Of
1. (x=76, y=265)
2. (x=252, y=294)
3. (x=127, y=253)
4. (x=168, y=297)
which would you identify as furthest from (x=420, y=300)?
———
Reproduce the lines above verbatim, without any alteration.

Of
1. (x=76, y=265)
2. (x=252, y=294)
3. (x=127, y=253)
4. (x=168, y=297)
which would you identify as furthest from (x=420, y=300)?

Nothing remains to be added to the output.